Records provided Start Marker

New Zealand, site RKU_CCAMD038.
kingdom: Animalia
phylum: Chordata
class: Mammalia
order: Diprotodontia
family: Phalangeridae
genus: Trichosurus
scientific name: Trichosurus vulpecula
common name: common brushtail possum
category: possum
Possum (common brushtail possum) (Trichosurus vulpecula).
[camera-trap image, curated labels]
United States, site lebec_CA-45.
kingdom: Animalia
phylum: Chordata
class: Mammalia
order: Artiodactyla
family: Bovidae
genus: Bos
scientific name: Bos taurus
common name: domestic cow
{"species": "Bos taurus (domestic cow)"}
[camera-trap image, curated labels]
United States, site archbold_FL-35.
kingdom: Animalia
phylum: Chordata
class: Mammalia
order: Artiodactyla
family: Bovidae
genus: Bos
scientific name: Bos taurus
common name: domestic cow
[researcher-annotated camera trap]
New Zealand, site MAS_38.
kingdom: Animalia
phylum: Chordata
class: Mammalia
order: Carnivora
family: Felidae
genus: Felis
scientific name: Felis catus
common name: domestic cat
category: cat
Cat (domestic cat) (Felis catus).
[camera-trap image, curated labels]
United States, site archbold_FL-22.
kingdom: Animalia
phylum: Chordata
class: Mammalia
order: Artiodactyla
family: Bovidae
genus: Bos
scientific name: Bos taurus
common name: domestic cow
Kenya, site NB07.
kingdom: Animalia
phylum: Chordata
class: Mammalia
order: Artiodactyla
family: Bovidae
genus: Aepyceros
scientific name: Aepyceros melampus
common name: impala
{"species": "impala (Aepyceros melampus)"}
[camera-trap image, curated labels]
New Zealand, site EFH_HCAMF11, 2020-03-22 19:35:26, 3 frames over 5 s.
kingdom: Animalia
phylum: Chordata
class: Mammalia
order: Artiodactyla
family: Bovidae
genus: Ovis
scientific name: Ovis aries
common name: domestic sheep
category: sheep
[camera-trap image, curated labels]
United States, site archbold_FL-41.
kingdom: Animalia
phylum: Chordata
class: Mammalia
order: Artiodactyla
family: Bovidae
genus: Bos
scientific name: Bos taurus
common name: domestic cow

Records provided End Marker

Problem statement: Across the entries above, work out the count of lines that hold the word "States", and state that number alone.

Answer space: 4